El dolor inicial se transformó en un placer tan intenso y prohibido que creí que me desmayaría. Agarré la silla con todas mis fuerzas, ahogando mis gritos en el antebrazo. Él empezó a moverse, con un ritmo brutal, cada embestida hacía chirriar la silla dental contra el piso. El sonido metálico se mezclaba con sus gruñidos bajos y mis jadeos ahogados. Él me agarraba de las caderas, clavándome sus dedos, marcándome, mientras su polla me abría de una manera que sentía que me partía en dos.
La idea de que alguien, el conserje, otro profesor madrugador, pudiera pasar por el pasillo y oírnos, solo avivaba el fuego. Cada ruido fuera de la habitación me hacía contraer alrededor de él, y él respondía con una maldición ronca y una embestida aún más profunda. «¿Te gusta que te folle el culo donde vienes a aprender?» me preguntó, su voz distorsionada por el deseo. Yo solo podía asentir, sin aliento, sintiendo cómo otro orgasmo se construía en mi vientre, más potente que el anterior.
Una de sus manos se deslizó hacia adelante, encontrando mi clítoris sensible y lo frotó con precisión cirujana. Eso fue lo que me terminó de volver loca. Me corrí en silencio, con un espasmo violento que me hizo morder mi propio brazo para no gritar, sintiendo cómo me sacudía alrededor de su verga.
Él no tardó en seguirme. Con un gruñido ahogado que sonó a animal herido, se hundió hasta el fondo y se quedó quieto, derramándose dentro de mí en oleadas calientes que sentí llenarme por completo. Nos quedamos así, jadeando, pegados, tambaleándonos sobre la silla que había sido testigo de todo. El sudor le corría por la sien. Cuando por fin se separó de mí, me giró y me besó con una ternura que contrastaba brutalmente con la fiereza de unos minutos antes. «Tienes que irte,» murmuró, arreglando su bata. «Ahora.»
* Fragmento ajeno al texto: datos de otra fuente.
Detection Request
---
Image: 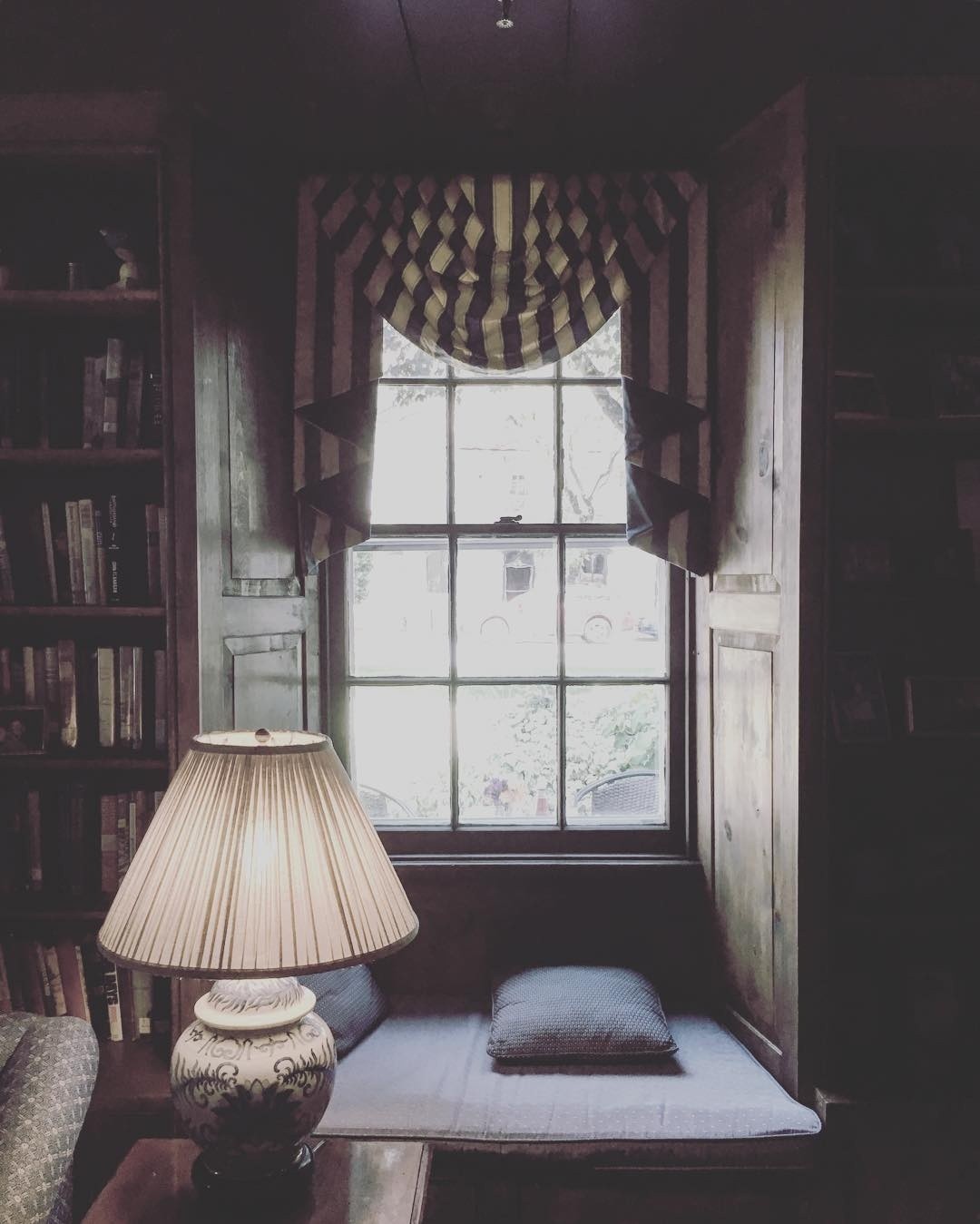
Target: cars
[454,584,634,645]
[638,612,664,641]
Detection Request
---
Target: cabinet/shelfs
[0,86,176,1119]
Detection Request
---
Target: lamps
[97,726,421,1224]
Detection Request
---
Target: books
[2,330,166,1049]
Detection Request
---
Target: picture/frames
[833,365,888,424]
[902,675,980,741]
[926,348,980,422]
[830,650,893,743]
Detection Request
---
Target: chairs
[360,782,415,820]
[574,769,659,821]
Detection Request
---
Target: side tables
[80,1136,432,1224]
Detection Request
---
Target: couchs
[0,1010,101,1224]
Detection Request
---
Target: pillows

Me vestí con manos temblorosas, sintiendo su semen escaparse por mis piernas, una sensación cruda que me recordaba lo que acabábamos de hacer. Antes de que yo saliera, él me agarró de la muñeca. «Esto no puede volver a pasar,» dijo, pero sus ojos decían exactamente lo contrario…
Yo solo asentí, con una sonrisa tonta, y salí al pasillo desierto, sintiendo que el mundo había cambiado por completo. Mi determinación de llegar virgen al matrimonio seguía ahí, pero ahora tenía un secreto mucho más caliente y complicado que esconder. Y la verdad, ni un poquito me arrepentía.